_Listed records_
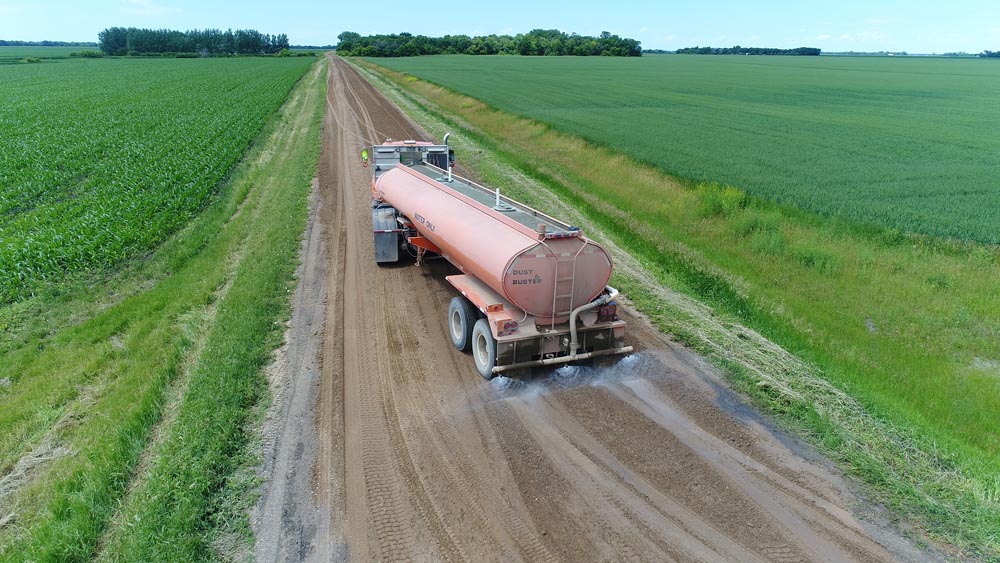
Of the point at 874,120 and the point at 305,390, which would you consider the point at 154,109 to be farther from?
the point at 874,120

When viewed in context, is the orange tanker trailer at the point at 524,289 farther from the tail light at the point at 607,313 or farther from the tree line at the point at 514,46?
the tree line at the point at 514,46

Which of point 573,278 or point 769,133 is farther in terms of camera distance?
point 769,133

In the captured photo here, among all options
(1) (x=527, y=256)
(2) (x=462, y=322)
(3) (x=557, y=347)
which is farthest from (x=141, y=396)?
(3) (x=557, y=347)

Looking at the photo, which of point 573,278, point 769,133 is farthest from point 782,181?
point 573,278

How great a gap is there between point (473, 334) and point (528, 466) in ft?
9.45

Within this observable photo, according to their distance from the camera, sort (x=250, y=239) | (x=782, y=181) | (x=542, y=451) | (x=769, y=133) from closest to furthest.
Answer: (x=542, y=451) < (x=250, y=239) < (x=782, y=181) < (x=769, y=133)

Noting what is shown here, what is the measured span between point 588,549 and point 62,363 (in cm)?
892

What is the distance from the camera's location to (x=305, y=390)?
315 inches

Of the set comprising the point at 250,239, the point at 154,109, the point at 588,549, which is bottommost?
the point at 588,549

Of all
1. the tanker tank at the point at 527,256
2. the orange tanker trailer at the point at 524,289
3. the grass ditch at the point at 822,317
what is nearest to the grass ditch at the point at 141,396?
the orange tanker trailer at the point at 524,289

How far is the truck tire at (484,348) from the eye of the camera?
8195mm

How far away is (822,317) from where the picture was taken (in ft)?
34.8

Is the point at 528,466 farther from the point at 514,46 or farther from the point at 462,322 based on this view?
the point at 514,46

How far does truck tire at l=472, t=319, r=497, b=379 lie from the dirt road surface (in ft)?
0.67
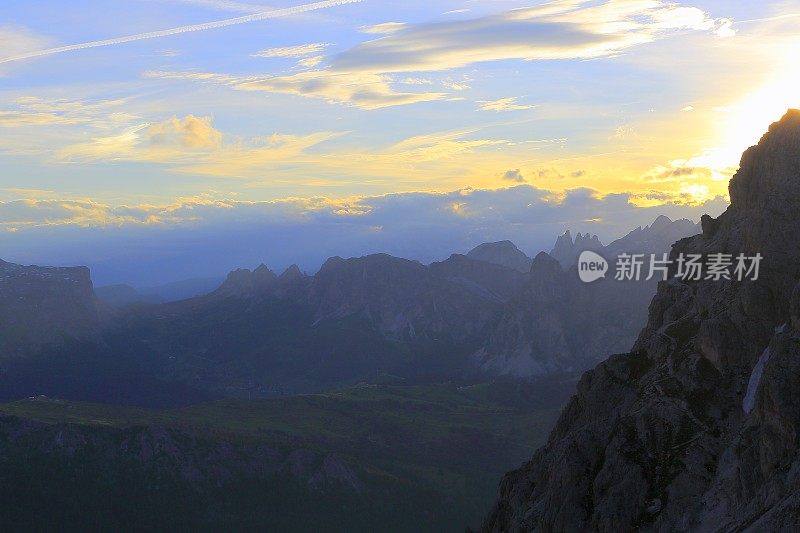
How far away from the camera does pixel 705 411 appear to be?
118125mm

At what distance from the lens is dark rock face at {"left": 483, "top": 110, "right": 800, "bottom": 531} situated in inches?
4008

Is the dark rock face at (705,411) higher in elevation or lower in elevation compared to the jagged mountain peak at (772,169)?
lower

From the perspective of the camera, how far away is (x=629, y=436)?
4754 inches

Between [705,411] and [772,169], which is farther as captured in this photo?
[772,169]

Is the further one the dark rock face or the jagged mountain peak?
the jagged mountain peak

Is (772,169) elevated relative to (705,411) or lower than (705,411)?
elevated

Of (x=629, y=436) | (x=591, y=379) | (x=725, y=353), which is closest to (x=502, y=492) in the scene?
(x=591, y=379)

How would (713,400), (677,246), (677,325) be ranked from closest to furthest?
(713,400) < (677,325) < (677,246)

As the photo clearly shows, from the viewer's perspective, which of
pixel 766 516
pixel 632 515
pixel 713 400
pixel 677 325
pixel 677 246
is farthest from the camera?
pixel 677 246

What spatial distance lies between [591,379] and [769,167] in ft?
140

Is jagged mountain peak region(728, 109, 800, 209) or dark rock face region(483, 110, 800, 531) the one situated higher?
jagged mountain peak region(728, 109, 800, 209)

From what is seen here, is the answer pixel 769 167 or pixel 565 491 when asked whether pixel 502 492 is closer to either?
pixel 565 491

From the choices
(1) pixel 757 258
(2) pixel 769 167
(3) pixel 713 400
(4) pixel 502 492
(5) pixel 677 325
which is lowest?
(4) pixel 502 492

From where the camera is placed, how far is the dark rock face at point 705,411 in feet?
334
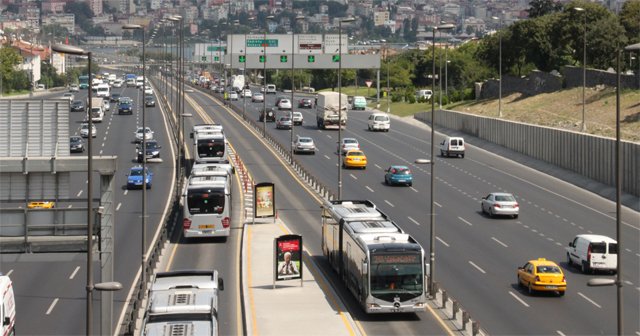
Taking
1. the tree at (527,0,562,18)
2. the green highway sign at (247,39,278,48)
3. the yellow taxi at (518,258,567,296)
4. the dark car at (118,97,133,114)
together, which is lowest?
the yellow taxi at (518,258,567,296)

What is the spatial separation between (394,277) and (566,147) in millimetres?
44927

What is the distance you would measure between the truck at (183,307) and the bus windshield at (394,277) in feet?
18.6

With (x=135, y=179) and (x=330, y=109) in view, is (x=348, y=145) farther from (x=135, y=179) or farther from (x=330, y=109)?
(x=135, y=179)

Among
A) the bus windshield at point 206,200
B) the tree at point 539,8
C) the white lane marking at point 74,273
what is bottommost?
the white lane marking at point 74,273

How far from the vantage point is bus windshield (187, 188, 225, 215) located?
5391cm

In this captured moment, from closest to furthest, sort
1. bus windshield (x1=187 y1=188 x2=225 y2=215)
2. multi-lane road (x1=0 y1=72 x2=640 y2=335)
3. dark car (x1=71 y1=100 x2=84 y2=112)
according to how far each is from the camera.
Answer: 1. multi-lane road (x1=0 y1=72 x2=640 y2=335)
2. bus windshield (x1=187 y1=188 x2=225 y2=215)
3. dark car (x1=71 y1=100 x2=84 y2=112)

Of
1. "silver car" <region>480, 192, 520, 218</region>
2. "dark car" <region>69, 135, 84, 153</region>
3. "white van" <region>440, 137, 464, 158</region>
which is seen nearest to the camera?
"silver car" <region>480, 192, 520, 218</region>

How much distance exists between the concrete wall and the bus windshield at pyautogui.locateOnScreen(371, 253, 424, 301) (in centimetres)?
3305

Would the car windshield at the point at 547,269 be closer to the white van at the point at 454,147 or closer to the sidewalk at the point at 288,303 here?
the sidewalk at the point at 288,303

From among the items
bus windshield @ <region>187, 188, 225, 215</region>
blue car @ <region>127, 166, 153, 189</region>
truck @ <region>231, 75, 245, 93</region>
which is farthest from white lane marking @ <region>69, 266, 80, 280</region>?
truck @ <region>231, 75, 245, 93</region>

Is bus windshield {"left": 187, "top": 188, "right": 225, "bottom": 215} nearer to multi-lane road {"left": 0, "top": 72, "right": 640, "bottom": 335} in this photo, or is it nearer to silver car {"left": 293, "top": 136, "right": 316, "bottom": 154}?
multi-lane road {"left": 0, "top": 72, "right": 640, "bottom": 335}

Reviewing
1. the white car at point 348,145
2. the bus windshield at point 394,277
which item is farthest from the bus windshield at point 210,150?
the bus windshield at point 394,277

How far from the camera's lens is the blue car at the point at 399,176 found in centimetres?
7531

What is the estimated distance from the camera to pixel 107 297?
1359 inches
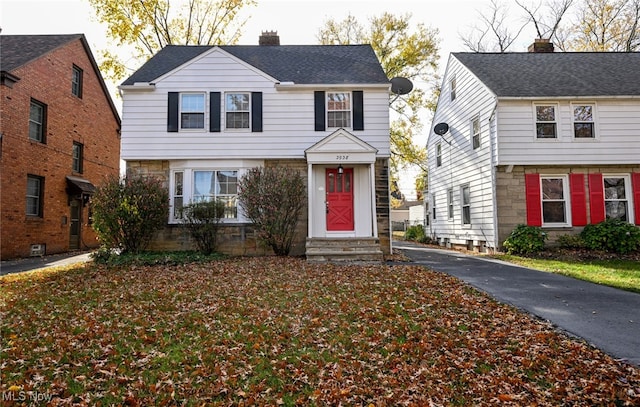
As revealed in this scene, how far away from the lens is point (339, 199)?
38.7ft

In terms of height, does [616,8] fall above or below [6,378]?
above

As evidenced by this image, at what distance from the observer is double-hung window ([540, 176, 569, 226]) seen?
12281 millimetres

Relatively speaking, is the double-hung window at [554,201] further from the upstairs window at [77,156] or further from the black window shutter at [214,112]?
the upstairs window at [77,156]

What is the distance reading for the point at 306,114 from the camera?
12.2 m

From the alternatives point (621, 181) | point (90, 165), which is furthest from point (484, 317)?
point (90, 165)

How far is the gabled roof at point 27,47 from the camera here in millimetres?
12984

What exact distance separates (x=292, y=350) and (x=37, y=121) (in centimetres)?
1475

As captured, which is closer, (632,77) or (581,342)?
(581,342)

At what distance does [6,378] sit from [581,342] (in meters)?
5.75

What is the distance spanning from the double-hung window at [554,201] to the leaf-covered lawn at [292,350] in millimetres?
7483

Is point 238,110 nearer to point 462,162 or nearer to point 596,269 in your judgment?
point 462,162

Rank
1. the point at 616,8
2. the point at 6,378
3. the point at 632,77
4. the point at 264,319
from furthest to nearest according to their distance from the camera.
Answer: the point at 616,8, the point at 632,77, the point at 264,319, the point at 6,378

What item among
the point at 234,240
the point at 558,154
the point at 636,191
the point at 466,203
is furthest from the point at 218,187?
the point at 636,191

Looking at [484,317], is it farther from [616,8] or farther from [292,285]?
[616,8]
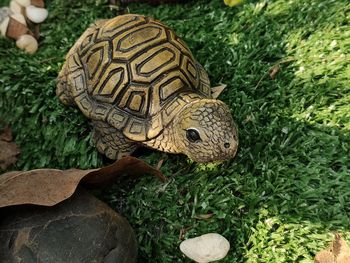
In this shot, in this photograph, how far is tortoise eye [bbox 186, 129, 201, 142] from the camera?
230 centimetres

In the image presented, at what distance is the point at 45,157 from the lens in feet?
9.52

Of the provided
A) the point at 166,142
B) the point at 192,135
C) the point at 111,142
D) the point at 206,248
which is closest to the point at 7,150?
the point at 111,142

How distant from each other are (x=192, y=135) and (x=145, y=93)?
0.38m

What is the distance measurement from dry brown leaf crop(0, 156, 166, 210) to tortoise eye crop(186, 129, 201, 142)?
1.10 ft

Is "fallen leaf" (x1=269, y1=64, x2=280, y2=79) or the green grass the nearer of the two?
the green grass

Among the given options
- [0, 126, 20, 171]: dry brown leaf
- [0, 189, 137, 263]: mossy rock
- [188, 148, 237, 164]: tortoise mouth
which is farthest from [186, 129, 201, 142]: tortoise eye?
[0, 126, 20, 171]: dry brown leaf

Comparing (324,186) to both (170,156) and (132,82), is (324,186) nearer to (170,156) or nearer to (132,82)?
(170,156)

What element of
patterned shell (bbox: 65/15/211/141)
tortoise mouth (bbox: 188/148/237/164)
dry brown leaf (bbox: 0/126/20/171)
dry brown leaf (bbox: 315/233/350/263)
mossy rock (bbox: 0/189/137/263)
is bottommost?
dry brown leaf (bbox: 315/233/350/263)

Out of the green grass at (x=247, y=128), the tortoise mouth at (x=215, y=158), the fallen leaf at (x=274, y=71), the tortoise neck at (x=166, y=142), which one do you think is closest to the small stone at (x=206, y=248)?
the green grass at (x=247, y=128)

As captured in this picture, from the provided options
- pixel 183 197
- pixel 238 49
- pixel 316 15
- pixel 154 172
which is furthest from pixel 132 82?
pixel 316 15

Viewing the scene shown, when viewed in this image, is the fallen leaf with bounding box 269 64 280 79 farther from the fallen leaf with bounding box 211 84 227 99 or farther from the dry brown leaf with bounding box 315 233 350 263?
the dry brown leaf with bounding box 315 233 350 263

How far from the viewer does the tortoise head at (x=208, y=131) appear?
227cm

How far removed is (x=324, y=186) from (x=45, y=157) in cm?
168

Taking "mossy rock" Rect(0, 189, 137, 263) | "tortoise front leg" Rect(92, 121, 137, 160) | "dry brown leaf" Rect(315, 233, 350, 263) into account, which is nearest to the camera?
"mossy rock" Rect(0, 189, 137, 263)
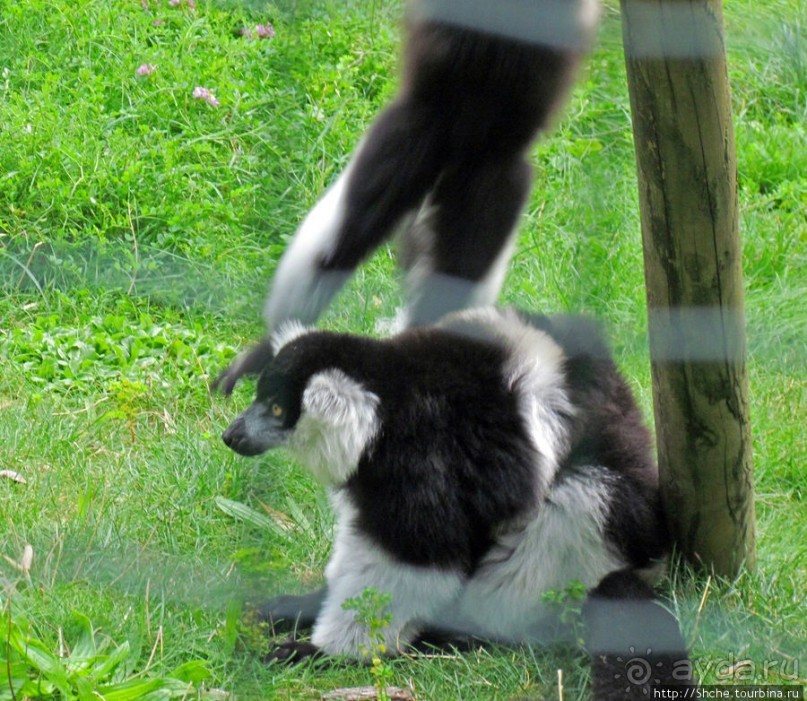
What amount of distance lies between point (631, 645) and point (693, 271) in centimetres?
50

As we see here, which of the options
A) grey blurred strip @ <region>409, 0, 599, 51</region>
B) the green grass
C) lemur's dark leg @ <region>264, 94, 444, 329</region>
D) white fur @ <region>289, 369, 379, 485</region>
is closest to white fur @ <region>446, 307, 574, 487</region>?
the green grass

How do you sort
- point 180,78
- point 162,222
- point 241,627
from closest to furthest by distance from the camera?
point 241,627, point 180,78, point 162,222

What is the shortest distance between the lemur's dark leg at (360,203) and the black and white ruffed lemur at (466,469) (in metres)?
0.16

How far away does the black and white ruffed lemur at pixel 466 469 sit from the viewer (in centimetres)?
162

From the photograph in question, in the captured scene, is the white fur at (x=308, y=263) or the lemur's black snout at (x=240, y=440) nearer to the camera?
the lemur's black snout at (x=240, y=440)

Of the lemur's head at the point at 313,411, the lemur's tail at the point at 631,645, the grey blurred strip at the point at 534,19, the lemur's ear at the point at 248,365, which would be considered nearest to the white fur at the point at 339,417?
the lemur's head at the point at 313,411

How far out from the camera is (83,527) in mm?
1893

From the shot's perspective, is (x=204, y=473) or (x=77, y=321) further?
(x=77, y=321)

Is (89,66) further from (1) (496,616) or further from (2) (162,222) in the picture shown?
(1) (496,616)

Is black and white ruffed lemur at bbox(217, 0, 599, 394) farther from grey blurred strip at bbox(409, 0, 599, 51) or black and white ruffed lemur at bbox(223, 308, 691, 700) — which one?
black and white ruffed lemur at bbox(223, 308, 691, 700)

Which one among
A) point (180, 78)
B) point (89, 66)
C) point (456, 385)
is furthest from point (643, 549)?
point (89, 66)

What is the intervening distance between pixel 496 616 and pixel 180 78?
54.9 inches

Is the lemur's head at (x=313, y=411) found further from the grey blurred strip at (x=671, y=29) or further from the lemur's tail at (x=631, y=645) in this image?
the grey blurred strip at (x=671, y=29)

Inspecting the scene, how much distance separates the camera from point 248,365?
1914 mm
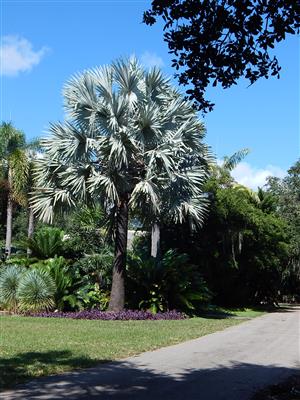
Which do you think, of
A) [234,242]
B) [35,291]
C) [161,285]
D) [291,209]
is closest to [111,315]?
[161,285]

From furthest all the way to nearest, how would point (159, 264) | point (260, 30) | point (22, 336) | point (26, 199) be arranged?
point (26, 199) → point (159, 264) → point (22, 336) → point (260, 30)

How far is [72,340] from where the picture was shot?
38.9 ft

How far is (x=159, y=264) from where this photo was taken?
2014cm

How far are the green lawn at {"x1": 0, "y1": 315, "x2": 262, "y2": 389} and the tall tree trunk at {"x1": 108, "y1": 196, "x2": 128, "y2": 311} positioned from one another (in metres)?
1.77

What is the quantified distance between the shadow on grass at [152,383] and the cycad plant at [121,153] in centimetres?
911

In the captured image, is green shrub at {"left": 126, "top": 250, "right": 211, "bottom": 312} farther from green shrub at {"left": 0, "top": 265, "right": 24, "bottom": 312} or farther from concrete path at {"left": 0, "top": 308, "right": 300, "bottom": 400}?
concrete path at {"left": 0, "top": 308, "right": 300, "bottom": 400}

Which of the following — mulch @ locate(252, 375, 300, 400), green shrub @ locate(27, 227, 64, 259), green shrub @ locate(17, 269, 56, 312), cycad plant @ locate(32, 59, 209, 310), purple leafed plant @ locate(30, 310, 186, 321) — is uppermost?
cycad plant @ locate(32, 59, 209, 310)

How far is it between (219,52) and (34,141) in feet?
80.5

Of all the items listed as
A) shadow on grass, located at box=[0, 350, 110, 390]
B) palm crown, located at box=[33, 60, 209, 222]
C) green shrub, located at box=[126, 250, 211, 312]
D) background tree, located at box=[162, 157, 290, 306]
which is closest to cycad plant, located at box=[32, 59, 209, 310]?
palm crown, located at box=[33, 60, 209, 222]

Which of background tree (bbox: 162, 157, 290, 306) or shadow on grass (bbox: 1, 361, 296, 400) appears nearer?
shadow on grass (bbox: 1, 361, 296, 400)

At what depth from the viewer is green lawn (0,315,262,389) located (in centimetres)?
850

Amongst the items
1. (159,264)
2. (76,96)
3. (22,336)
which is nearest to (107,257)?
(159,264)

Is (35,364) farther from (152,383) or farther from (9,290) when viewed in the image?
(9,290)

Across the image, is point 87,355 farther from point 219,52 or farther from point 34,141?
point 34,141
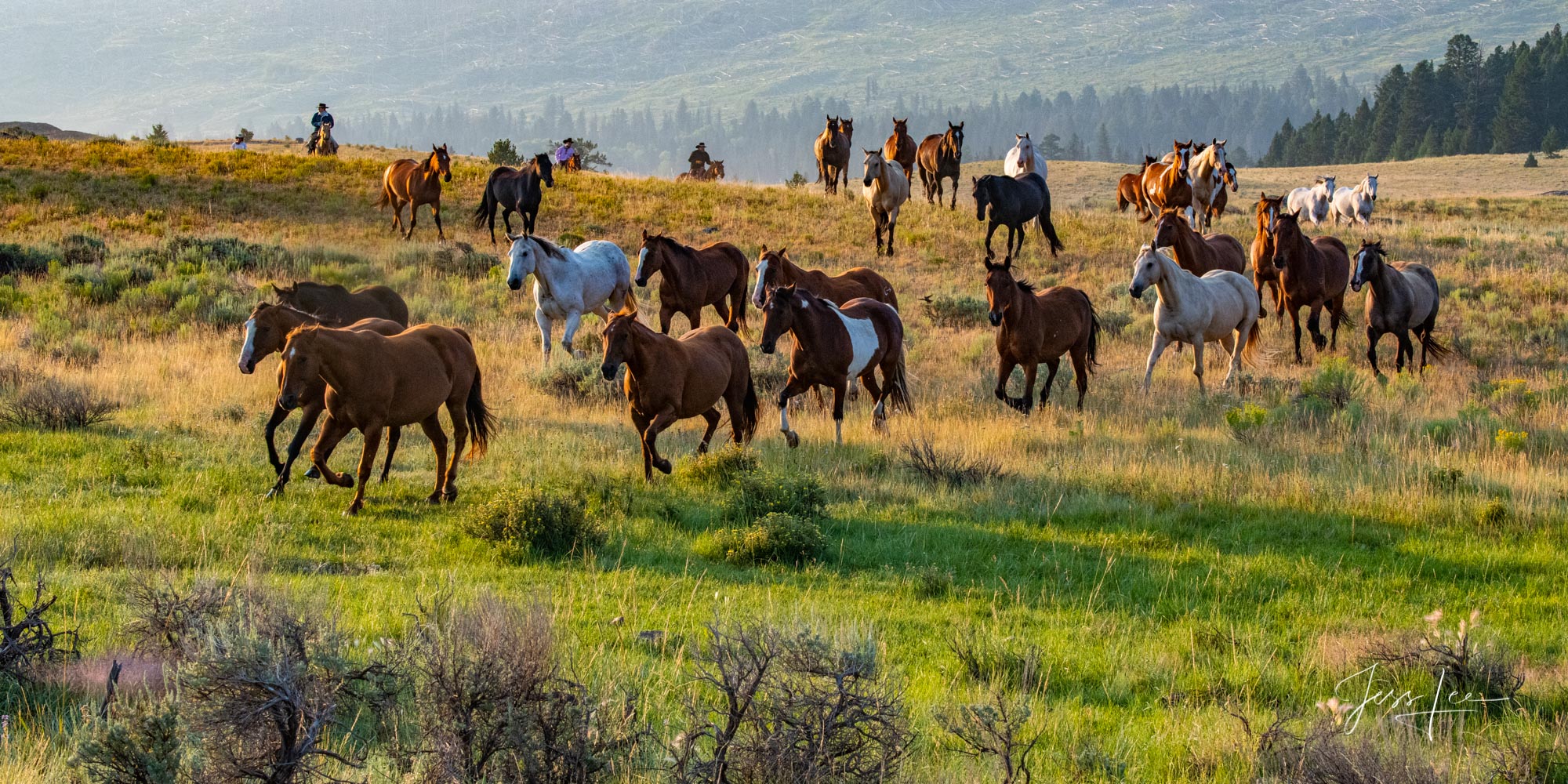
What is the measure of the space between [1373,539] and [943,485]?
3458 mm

_Task brief_
With pictures omitted, copy exactly the lines from the one containing "Which of background" through the final line of the listing, both included.

_Response_
Which of background tree (bbox: 162, 157, 290, 306) or shadow on grass (bbox: 1, 361, 296, 400) appears nearer?
shadow on grass (bbox: 1, 361, 296, 400)

At what depth from the viewer is green lawn (0,315,262,389) located (in centimetres)?
850

Amongst the items
1. (159,264)
2. (76,96)
3. (22,336)
which is nearest to (107,257)?
(159,264)

Is (35,364) farther from (152,383) or farther from (9,290) when viewed in the image?
(9,290)

Across the image, is point 87,355 farther from point 219,52 or farther from point 34,141?
point 34,141
What is the measure of the space between [1373,539] and [943,485]?
3458 mm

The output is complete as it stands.